Under the guidance of Driesell, Maryland won the National Invitational Tournament in 1972 – its second-ever ACC Tournament Championship in 1984. He finished his career at Maryland with a 348-159 record.
He is also credited with generating the idea for the nation’s first “Midnight Madness,” a tradition that has largely been inherited by almost every college basketball team in the country and still continues to this day. As the legend goes, Driesell held a one-mile run at the track in front of 1,000 fans around then-Byrd Stadium at 12:03 a.m. on October 15, 1971, the first possible day to begin practice.

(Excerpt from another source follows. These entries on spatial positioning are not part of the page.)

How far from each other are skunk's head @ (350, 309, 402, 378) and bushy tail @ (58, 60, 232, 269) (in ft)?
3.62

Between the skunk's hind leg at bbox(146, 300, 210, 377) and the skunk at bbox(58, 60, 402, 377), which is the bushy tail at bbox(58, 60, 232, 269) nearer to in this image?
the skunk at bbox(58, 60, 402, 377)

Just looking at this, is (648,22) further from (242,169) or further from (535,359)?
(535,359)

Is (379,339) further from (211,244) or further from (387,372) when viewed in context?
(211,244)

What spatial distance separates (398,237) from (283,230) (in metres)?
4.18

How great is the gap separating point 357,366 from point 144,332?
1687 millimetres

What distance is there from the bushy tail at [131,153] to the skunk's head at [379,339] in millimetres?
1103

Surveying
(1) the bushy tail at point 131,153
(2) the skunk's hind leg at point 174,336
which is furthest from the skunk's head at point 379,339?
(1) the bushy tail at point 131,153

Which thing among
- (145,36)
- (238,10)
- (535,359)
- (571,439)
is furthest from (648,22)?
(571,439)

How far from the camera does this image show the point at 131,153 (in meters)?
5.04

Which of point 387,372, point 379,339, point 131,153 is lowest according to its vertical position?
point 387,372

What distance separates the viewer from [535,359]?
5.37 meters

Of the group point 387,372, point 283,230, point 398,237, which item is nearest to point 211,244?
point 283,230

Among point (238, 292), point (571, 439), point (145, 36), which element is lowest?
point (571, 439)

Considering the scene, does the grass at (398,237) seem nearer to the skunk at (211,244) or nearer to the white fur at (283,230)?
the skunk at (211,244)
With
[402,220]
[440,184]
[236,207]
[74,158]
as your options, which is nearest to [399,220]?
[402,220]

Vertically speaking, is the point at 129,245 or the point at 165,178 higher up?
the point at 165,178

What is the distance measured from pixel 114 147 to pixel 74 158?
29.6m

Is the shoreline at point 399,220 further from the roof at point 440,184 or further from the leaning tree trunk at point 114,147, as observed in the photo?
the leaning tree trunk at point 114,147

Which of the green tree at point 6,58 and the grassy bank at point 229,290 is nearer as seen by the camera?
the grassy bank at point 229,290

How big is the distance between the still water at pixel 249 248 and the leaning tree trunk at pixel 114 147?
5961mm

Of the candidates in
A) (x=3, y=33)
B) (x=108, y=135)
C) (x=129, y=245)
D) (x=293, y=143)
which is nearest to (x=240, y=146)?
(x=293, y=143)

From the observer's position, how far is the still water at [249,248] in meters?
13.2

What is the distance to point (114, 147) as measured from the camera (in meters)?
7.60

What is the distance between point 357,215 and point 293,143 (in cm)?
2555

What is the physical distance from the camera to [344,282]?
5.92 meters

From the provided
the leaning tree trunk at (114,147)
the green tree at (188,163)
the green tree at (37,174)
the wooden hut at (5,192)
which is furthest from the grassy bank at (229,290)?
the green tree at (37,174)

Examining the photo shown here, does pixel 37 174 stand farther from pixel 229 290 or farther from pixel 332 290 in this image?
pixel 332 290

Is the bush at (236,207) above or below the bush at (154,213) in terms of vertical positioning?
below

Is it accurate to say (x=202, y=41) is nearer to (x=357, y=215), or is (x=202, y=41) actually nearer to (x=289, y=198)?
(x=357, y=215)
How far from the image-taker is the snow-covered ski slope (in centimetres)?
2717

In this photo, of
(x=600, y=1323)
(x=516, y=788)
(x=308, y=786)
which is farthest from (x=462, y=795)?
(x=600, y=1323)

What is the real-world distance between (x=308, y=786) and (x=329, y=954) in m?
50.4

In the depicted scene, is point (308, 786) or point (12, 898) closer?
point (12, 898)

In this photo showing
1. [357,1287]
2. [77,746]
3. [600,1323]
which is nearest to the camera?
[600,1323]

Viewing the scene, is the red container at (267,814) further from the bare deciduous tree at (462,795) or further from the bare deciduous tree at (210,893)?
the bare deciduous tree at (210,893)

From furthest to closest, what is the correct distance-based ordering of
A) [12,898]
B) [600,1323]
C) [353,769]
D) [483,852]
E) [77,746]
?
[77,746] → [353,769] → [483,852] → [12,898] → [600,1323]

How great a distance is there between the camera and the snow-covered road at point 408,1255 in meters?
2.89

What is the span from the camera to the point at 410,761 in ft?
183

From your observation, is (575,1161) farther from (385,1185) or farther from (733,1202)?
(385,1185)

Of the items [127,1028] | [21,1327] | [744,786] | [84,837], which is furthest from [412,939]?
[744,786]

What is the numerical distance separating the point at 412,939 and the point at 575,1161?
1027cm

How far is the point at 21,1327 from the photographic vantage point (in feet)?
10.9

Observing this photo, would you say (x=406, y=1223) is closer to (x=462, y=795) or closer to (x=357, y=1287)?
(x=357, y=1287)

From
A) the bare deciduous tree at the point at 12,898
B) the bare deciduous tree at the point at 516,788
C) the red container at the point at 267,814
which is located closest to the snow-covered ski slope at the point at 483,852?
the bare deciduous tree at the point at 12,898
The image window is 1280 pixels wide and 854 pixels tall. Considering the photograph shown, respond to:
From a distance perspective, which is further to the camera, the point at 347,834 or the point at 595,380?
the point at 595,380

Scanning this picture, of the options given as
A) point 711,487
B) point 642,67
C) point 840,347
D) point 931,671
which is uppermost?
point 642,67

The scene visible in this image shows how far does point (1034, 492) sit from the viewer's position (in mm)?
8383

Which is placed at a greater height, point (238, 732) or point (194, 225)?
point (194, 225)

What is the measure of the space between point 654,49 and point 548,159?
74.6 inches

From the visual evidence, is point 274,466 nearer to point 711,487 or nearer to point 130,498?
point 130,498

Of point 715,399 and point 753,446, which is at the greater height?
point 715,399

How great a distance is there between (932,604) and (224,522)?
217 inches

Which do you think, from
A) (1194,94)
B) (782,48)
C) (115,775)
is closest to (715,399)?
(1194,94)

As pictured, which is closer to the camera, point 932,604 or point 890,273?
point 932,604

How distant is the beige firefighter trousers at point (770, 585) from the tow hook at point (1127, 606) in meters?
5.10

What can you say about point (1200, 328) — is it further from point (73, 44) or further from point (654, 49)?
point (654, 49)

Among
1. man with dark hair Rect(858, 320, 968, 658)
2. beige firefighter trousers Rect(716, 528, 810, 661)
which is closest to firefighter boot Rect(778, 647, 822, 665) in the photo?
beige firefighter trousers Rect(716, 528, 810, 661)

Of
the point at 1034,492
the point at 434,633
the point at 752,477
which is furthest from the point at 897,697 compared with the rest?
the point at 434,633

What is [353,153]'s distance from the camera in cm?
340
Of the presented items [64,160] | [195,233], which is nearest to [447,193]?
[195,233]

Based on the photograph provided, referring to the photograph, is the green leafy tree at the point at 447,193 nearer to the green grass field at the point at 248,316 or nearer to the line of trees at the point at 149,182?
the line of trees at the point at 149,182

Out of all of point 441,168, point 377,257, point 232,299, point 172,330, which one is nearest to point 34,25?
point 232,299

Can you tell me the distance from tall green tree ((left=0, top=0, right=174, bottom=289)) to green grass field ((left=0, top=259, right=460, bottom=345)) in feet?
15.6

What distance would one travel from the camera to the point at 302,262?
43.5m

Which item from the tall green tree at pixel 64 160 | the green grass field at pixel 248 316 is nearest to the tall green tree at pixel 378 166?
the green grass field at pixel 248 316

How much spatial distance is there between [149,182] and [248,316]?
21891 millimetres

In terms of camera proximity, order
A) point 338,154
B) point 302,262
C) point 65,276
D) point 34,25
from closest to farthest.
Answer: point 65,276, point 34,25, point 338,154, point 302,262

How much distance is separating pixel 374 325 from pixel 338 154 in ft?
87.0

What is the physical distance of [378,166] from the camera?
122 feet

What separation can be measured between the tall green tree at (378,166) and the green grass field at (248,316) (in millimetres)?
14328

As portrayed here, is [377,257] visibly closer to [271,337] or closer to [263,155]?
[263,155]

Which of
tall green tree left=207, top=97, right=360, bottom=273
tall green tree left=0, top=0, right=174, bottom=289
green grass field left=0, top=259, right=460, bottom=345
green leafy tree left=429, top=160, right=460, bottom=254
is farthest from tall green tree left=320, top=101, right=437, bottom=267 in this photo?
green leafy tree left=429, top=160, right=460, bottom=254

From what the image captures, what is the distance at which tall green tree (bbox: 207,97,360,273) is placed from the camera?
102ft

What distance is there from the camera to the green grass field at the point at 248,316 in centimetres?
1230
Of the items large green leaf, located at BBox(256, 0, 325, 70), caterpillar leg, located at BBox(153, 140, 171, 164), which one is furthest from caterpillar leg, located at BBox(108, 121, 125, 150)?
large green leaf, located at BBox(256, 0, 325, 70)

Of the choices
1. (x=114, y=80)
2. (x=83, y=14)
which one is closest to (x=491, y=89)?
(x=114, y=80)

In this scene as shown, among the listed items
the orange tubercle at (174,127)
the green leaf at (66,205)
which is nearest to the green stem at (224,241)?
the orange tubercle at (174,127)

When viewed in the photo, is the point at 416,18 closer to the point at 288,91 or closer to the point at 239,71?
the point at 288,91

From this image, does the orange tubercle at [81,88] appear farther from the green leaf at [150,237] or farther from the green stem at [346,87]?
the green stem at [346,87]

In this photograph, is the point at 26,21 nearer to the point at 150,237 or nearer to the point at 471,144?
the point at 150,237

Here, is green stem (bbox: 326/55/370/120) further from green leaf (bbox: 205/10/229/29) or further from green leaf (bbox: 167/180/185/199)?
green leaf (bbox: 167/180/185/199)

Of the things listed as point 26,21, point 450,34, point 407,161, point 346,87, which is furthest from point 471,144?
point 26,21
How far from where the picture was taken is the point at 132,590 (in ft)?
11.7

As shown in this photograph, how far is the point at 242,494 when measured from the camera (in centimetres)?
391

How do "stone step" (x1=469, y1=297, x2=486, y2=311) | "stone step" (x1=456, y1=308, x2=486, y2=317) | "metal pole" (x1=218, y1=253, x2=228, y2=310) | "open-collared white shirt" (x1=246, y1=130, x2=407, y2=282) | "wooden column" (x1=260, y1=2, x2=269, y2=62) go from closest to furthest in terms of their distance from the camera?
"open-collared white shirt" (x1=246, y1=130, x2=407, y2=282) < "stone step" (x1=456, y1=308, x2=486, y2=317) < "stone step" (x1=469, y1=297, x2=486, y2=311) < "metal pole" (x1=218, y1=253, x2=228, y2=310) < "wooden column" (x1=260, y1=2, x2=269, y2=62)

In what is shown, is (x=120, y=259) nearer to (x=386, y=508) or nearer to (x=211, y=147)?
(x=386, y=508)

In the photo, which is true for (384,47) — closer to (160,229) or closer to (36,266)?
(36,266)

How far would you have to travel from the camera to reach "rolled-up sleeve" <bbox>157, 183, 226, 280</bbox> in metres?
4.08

In 1960 Driesell joined the collegiate ranks when he accepted the head coaching position at Davidson College. Driesell posted a 9-14 record in his first season at Davidson. He would have only one more losing season in the 40 years that followed. In nine seasons at Davidson, Driesell led the Wildcats to three Southern Conference Championships and posted an impressive 176-65 record.
Following a two-year hiatus from coaching after his time at Maryland, Driesell returned to the sidelines in 1988, when he was named the head coach at James Madison University. He led the Dukes to five regular season championships in the Colonial Athletics Association and a berth in the 1994 NCAA Tournament.
Six years later he became one of just three coaches to take four different programs to the NCAA Tournament when he coached Georgia State to the Big Dance following the 2000-01 season. The Panthers, who finished 29-5, upset Wisconsin in the first round of the tournament before falling to Maryland.
Driesell won 103 games in six seasons at Georgia State making him the only coach in Division I history to win at least 100 games at four different schools.
A bronze bas-relief of Driesell was unveiled at XFINITY Center on April 16, 2013. He is a member of the National Collegiate Basketball Hall of Fame and the University of Maryland Athletics Hall of Fame. A banner honoring Driesell’s accomplishments was raised at the XFINITY Center on February 11, 2017.